So I am trying to do ISH on adult drosophila testis and ovaries. So far I have the procedure down until the last part on day 3 where I am doing the developing/enzymatic reaction and the mounting. Currently the protocol calls for me to transfer from a tube into a dissecting disc well. I can do this transfer fine. The next step is adding the reaction solution, waiting, then washing with a few different things, and afterwards adding GMM (Canada balsam:methyl salicylate) to the wells and then taking that and putting it on a slide to mount. My difficulty is that the testis and ovaries are sticking to the glass in the dissecting well and when i try to dislodge them many end up disintegrating. As such from starting with 50 in a well i ended up with 3 on the slide. I am hoping to increase the success rate on this.
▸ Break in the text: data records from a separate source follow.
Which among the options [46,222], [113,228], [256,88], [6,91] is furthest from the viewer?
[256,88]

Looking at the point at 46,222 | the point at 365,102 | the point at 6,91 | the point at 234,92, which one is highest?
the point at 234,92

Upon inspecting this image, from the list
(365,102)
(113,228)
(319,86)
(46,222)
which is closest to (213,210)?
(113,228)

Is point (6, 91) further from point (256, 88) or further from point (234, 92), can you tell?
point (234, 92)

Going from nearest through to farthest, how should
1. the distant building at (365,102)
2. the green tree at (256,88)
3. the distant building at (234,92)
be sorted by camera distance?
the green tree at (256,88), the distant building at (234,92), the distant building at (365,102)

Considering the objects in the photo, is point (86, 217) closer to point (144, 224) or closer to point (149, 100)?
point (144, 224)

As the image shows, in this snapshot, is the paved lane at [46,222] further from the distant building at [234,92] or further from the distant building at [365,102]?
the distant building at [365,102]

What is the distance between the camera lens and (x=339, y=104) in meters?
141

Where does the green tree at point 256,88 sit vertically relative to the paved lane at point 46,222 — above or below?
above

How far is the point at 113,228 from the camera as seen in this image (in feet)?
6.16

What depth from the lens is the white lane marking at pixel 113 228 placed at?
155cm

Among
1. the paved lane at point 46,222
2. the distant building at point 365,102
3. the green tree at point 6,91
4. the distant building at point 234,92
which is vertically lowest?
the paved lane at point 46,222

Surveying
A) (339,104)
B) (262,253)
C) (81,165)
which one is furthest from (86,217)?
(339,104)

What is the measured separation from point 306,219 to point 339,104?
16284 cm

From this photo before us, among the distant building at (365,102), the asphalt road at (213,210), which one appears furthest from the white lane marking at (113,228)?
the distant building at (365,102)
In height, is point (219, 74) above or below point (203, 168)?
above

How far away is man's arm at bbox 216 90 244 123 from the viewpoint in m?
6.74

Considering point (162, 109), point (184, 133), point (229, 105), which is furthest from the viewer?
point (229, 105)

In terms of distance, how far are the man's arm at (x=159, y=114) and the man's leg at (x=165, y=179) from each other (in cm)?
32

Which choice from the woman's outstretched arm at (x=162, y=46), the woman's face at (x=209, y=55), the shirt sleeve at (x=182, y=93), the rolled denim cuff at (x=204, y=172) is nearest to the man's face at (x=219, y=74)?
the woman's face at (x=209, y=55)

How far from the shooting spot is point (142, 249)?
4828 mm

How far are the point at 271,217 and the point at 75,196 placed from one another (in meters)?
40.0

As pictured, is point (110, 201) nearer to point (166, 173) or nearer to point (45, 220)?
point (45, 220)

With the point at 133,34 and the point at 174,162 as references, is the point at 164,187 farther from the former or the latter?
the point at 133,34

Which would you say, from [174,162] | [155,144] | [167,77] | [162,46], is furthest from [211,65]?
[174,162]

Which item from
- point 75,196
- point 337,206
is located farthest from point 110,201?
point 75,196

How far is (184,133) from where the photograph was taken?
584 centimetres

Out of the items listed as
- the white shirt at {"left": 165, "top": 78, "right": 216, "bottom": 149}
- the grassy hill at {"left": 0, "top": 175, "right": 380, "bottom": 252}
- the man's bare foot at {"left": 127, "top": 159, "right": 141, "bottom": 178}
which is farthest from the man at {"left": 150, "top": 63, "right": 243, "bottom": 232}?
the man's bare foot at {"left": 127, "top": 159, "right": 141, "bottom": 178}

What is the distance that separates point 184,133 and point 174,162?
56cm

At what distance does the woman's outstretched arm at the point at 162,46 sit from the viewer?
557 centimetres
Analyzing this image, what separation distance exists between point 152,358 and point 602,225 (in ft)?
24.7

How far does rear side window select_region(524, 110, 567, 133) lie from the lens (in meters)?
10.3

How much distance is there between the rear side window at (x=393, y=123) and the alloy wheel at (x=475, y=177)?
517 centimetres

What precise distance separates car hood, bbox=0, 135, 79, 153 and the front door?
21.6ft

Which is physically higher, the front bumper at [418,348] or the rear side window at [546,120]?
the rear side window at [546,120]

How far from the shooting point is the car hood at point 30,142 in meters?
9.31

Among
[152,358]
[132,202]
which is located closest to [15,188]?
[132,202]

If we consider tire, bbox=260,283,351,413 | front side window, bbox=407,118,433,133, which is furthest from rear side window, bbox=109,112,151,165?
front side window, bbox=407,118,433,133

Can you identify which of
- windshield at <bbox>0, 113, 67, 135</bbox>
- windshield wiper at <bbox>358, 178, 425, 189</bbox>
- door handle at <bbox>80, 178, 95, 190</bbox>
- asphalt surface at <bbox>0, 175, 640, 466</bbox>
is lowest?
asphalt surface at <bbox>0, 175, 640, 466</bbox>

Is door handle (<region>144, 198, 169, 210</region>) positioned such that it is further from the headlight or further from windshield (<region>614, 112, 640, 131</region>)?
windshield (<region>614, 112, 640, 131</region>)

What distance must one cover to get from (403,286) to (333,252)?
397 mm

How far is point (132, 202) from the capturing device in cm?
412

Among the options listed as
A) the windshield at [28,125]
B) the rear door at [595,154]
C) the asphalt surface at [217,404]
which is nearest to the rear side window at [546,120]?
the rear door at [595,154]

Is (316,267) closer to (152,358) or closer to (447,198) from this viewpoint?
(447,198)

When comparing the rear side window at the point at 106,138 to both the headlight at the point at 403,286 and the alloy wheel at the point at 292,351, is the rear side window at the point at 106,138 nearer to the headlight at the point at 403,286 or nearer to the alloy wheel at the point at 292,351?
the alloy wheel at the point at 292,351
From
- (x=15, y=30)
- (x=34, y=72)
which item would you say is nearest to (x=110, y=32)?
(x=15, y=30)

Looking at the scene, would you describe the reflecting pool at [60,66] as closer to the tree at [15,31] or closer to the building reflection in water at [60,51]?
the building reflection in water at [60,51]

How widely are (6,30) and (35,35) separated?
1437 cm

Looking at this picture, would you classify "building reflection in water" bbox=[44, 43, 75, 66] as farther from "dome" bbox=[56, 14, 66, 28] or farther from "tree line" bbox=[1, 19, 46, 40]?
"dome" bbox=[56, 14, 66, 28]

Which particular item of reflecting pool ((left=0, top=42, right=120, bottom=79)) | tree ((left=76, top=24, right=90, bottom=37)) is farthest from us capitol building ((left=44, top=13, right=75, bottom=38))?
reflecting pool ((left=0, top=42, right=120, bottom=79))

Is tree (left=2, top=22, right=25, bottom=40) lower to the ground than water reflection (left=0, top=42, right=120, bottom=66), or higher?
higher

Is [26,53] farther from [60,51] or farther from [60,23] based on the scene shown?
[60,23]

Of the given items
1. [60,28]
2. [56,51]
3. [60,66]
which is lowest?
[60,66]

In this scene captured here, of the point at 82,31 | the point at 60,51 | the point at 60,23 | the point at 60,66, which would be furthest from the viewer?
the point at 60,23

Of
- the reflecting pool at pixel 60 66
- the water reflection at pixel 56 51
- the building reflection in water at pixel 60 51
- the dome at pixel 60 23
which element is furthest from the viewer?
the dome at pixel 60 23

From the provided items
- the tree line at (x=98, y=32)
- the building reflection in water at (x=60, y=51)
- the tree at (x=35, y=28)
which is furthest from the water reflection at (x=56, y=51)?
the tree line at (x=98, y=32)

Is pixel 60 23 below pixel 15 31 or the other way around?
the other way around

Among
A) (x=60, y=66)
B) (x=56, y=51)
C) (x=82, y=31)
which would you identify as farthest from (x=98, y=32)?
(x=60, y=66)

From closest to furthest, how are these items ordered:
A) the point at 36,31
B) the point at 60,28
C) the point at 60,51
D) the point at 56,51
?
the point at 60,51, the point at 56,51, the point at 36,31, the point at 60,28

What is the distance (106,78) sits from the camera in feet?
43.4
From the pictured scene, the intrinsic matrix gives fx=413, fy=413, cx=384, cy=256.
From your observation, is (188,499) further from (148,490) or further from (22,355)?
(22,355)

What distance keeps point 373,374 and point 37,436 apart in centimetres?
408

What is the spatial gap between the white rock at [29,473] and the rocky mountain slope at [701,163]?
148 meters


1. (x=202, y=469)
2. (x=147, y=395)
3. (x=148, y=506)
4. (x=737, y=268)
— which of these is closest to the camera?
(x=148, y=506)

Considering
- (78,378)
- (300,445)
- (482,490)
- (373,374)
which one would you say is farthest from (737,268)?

To that end I think I have a solution and would like to run it all by the community here for feedback and suggestions. I am proposing taking a poly lysine coated slide and using a grease/wax pen to draw a barrier and make a mini well. I would then add the testis directly into this mini well and perform all the reaction and washes within it. My reasoning is that since my main problem is that the testis are sticking to the glass and disintegrate on contact of when being disturbed. If i put them directly on the slide I should be able to use this weakness as a strength. What is everyones thoughts on this?
I'm wondering if there is any non-sticking plastic material as there is for DNA and proteins?
Let us know how it went with the wax, though!
Hi,
From my experience with zebrafish embryo whole-mount in situs, some tween-20 (0.1%) in the buffers, staining and washing solutions helps a lot with the sticking problem.
Good luck!
Hello everyone, sorry for the wait. I can confirm that using the wax pencil worked wonderfully, even with a non-coated slide.